I am participating in the Mid-Autumn Festival Creative Submission contest, please see: Mid-Autumn Festival Creative Submission Contest for details.

1. Core Concepts

1.1 Index

An index is identified by a name (all lowercase letters must be used) that is used when indexing, searching, updating, and deleting documents in the index. An index is a database, a collection of similar documents. Must be through the index to search, use can greatly improve the speed of the query, similar to the dictionary inside the directory.

1.2 Type (Type)

Within an index, one or more types can be defined. Typically, a type is defined for documents with the same field, which is a logical partition on the index. The type changes in different ElasticSearch versions.

version Type
5.x Support for multiple types
6.x There is only one Type
7.x The default index type is not supported. The default index type is _doc

1.3 Document (Document)

A document is a basic unit that can be indexed, equivalent to a piece of data in a database. Any number of documents can exist within an index or type.

1.4 Field (Field)

Equivalent to a database table field, each field has a different type.

1.5 Mapping

Mapping limits the ways and rules in which data can be processed. Such as field type, default value, parser, indexed, etc. Processing data according to optimal mapping rules can provide a significant performance boost.

1.6 Sharding (Shards)

The existence of sharding is to solve the storage problems of a large number of documents in a single index and the slow response of search. An index is divided into multiple pieces, each of which is called a shard. Each shard is also a fully functional “index” that can be placed on any node in the cluster.

There are two important reasons for the existence of sharding: 1) horizontal sharding is allowed to expand capacity. 2) Allow distributed, parallel operations on shards to improve their throughput.

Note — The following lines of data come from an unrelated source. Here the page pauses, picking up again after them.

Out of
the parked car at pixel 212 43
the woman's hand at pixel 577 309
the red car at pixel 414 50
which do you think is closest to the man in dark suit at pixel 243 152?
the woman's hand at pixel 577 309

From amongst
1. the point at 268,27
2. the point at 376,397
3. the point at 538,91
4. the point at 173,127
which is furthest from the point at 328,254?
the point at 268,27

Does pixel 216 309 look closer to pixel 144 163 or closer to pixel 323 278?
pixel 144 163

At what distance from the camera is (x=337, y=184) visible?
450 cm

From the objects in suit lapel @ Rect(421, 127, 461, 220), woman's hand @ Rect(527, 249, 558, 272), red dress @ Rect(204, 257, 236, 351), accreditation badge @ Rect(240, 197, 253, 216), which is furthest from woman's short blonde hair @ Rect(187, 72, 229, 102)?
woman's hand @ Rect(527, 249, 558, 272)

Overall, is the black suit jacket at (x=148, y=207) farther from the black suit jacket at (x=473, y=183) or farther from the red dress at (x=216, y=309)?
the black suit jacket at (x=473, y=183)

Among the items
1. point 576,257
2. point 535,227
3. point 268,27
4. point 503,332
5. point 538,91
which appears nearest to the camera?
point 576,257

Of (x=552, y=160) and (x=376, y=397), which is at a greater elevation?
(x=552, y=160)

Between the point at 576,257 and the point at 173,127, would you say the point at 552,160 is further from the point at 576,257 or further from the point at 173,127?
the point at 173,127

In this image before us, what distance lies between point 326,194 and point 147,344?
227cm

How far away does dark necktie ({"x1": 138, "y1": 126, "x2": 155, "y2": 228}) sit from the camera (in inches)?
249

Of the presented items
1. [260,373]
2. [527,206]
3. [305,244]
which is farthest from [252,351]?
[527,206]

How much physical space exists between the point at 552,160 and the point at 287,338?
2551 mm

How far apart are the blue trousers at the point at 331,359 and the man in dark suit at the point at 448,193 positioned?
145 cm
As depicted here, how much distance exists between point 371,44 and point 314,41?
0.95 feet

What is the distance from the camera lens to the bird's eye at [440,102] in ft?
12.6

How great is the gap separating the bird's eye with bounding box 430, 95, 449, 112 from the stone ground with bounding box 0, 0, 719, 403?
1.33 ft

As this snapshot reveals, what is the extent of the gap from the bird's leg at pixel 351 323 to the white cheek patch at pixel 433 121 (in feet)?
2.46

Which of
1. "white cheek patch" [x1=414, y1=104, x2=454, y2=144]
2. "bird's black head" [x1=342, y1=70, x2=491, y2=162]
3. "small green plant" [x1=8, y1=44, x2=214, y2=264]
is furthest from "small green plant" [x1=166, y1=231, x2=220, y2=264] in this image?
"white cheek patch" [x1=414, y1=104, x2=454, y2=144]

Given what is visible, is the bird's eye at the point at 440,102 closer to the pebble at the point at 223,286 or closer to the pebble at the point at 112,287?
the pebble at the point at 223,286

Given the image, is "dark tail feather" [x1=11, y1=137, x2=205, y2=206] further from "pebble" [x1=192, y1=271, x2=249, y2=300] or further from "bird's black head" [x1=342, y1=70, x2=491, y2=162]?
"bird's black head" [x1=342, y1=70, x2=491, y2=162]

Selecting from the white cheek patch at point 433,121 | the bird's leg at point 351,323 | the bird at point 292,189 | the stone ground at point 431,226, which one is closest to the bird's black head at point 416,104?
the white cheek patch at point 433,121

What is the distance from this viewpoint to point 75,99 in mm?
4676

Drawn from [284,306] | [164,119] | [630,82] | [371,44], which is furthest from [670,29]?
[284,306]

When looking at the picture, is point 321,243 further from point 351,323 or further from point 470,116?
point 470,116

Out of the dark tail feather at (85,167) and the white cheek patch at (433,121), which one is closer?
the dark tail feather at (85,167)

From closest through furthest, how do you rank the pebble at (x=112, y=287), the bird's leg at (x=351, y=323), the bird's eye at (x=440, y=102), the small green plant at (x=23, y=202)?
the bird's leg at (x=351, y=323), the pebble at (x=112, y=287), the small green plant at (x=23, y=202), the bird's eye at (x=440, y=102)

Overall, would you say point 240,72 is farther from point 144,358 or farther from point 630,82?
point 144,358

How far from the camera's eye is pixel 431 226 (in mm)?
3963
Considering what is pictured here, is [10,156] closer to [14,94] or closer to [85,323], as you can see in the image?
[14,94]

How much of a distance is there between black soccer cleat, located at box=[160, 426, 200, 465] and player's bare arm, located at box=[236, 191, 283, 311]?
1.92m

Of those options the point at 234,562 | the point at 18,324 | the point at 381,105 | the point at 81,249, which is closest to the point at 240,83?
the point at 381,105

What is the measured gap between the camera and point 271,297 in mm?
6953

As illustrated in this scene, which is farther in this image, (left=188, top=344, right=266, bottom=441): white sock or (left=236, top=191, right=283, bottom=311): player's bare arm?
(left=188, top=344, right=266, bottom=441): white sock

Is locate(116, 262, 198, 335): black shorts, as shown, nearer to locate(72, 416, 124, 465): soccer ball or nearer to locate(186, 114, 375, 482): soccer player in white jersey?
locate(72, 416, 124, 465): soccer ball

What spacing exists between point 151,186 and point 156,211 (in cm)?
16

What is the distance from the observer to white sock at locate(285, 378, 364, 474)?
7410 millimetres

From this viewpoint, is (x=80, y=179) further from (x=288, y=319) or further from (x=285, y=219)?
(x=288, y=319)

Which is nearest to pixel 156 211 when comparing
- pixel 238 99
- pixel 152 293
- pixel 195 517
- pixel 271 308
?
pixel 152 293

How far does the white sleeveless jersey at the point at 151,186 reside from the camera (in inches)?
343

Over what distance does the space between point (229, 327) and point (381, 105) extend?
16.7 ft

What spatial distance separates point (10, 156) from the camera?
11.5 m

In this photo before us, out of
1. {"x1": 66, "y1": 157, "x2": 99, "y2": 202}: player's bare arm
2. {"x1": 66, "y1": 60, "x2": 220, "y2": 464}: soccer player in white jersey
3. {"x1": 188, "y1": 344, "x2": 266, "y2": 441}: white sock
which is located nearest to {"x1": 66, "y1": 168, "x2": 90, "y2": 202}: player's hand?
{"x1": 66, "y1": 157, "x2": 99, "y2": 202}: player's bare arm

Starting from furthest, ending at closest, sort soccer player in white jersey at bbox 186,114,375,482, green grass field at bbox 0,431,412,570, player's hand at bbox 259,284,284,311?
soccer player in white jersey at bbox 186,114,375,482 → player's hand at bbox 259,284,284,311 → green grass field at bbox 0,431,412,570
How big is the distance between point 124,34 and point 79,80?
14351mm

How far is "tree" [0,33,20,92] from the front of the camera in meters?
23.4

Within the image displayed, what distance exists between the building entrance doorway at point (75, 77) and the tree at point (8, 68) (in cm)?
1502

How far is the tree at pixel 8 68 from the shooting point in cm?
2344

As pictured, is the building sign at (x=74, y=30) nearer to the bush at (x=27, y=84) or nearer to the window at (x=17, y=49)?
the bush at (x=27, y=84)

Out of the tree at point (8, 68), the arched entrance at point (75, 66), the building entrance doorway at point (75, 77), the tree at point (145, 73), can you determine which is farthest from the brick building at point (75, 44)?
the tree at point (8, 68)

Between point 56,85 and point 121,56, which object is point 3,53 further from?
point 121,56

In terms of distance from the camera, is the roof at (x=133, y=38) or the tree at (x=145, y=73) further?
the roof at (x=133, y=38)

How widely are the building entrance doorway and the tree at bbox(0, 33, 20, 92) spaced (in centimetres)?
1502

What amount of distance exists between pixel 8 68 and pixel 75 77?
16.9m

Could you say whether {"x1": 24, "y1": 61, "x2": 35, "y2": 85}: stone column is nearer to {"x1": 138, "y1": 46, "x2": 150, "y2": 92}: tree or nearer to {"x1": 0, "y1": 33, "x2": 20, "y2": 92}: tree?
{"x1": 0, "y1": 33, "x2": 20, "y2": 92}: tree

Sharding is a Lucene index. A sharding is a Lucene index. An ElasticSearch index is a collection of Lucene indexes. When a query is performed, the query request is sent to each shard belonging to the current ElasticSearch index, and the results from each shard are merged back.

1.7 Replicas

In a network/cloud environment where failure can happen at any time and where a shard/node somehow goes offline or disappears for whatever reason, having a failover mechanism is very useful and highly recommended. For this purpose, Elasticsearch allows you to create one or more copies of a shard. These copies are called replicas.

Replicas exist for two important reasons: 1) improved availability: Note that replicas cannot be on the same node as the master/original shard. 2) Improved throughput: Search operations can be run in parallel on all replicas. The process of allocating shards to a node, including primary shards or replicas. In the case of replicas, it also includes the process of copying data from the master shard. This process is done by the master node.

Second, system architecture

The following figure shows a three-node cluster with 3 shards and 1 replica. P is shard, P0 is primary shard; R is the copy and R0 is the master shard copy.

A running instance of Elasticsearch is called a node, and a cluster is made up of one or more nodes with the same cluster.name configuration that share data and load. When a node is added to the cluster or removed from the cluster, the cluster redistributes all data evenly.

Simulate the data synchronization process of a write request, as shown below:

Process:

1) When a write request is sent to node1, of course it could be any node.

2) Node1 calculates the shard on which the current data is written. Here we assume that the data is written to shard P1 on node2.

3) Shard P1 synchronizes data to its copy R1.

4) When all operations are complete, each step returns a result in the response.

Note: It is configurable to return success after synchronizing several copies.